Es ciertos que el libro del Éxodo contiene dos leyes que hablan de
portarse bien con el enemigo: «Cuando encuentres extraviados el toro o
el asno de tu enemigo, se los llevarás a su dueño. Cuando veas al asno de tu adversario
caído bajo la carga, no pases de largo; préstale ayuda» (Ex 23,4-5).
Pero es curioso cómo se cambia esta ley en una etapa posterior: «Si ves
extraviados al buey o a la oveja de tu hermano, no te desentiendas: se los devolverás a tu hermano. Si ves el asno o el buey de tu hermano
caídos en el camino, no te desentiendas, ayúdalos a levantarse» (Dt
22,1.4). La obligación no es ahora con el enemigo y el adversario, sino
con el hermano (en sentido amplio). Alguno dirá que, para el
Deuteronomio no hay enemigos, todos son hermanos. Pero es una
interpretación demasiado benévola.
El evangelio es muy realista: los seguidores de Jesús tienen
enemigos. Sus palabras hacen pensar en las persecuciones que sufrían las
primeras comunidades cristianas, odiadas y calumniadas por haberse
separado del pueblo de Israel; y en la que sufren tantas comunidades
actuales en África y Asia. Frente a la rabia y el odio que se puede
experimentar en esas ocasiones, Jesús exhorta a no guardar rencor; más
aún, a perdonar y rezar por los perseguidores.

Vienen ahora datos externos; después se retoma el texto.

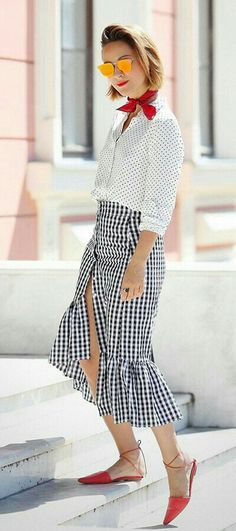 Awesome 35 Mix Match Clothing Motifs That Are Look Good Casual Skirt Outfits, Summer Outfits, Work Outfits, Matches Fashion, Fashion Looks, Gingham Skirt, Ruffle Skirt, Skirt Midi, Street Style Summer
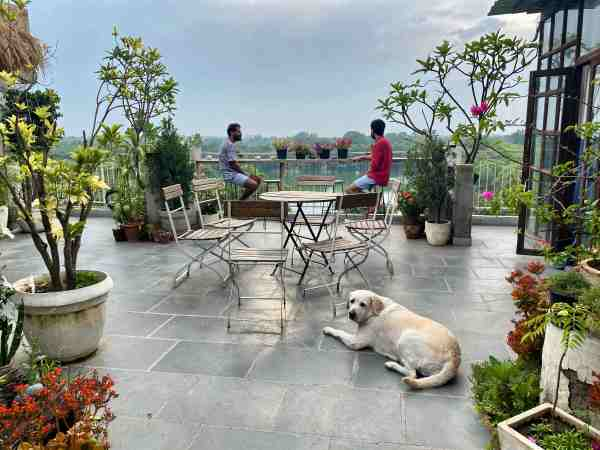 The Lazy Patio - Hauz Khas Village - Earth houses for Rent in New Delhi,  Delhi, India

Lo que pide es tan duro que debe justificarlo. Lo hace contraponiendo
dos ejemplos: el de Dios Padre, el ser más querido para un israelita, y
el de los recaudadores de impuestos y paganos, dos de los grupos más
odiados. ¿A quién de ellos deseamos parecernos? ¿Al Padre que concede
sus bienes (el sol y la lluvia) a todos los seres humanos, prescindiendo
de que sean buenos o malos, de que se porten bien o mal con él? ¿O
preferimos parecernos a quienes sólo aman a los que los aman?
No se trata de elegir lo que uno prefiera. El cristiano está obligado
a «ser bueno del todo, como es bueno vuestro Padre del cielo».

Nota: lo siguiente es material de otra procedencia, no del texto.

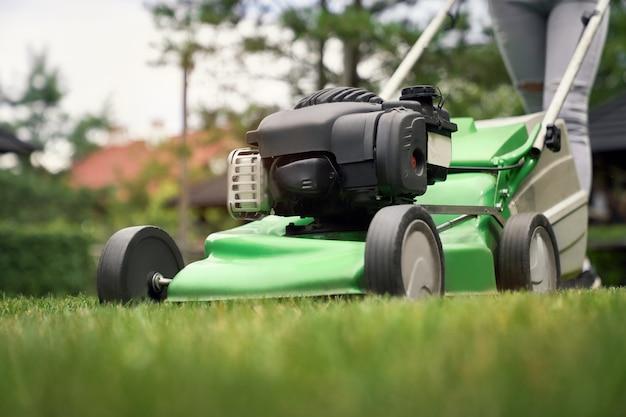 芝刈り機を使用して女の子の女性の足。
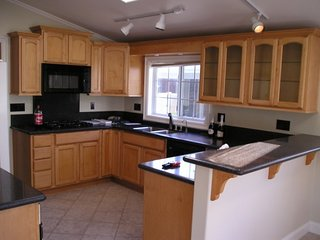 HB Bungalow, hot tub/bikes/beach gear, Spotless, WiFi, Firepit,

Primera lectura (Levítico 19, 1-2.17-18)
La idea de imitar al Dios bueno y santo portándonos bien con el
prójimo es el tema de la primera lectura. La formulación es muy
interesante, alternando prohibiciones y mandatos. Prohíbe odiar, manda
reprender, prohíbe vengarse, manda amar. De ese modo, prohibiciones y
mandatos se complementan y comentan. No odiar de corazón significa, en
la práctica, no vengarse ni guardar rencor. Reprender es una forma de
amar; de hecho, lo más cómodo y fácil ante los fallos ajenos es callarse
y criticarlos por la espalda; para reprender cristianamente hace falta mucho amor y mucha humildad.